> [WHAT TO WORK ON]: In the data, extract each line that holds the string "site".

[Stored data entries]
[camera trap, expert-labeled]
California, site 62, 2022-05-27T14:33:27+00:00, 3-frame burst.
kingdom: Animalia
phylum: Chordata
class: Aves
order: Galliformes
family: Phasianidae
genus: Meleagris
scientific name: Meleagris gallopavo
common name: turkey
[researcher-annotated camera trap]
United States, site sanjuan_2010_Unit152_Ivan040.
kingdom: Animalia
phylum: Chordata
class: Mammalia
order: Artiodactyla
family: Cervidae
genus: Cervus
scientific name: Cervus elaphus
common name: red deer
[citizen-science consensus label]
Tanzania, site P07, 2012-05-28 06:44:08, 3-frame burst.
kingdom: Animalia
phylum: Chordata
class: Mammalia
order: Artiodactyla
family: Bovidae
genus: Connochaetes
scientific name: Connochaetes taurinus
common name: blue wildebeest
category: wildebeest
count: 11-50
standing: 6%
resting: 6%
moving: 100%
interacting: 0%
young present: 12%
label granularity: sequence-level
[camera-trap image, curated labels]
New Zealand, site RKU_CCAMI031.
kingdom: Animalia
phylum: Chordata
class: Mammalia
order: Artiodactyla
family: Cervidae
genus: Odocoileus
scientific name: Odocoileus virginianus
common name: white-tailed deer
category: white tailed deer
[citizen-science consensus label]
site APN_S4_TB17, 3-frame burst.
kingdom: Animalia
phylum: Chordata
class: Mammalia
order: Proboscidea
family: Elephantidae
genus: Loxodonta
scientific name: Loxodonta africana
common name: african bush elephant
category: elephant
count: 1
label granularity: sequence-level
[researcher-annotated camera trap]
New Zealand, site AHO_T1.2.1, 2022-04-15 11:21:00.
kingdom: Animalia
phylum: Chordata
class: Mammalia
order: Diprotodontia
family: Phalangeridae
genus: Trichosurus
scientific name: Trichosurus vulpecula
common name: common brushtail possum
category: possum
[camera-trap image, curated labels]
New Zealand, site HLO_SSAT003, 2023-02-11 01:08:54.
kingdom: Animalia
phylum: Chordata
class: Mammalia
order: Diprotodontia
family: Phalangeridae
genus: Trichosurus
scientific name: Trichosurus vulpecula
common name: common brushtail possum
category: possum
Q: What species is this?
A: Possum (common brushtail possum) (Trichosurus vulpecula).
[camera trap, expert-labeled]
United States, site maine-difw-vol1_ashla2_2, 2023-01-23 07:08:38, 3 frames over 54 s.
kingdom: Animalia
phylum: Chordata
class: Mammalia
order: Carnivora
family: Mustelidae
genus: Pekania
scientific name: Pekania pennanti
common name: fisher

> [RESULT OF THIS EXERCISE]:
California, site 62, 2022-05-27T14:33:27+00:00, 3-frame burst.
United States, site sanjuan_2010_Unit152_Ivan040.
Tanzania, site P07, 2012-05-28 06:44:08, 3-frame burst.
New Zealand, site RKU_CCAMI031.
site APN_S4_TB17, 3-frame burst.
New Zealand, site AHO_T1.2.1, 2022-04-15 11:21:00.
New Zealand, site HLO_SSAT003, 2023-02-11 01:08:54.
United States, site maine-difw-vol1_ashla2_2, 2023-01-23 07:08:38, 3 frames over 54 s.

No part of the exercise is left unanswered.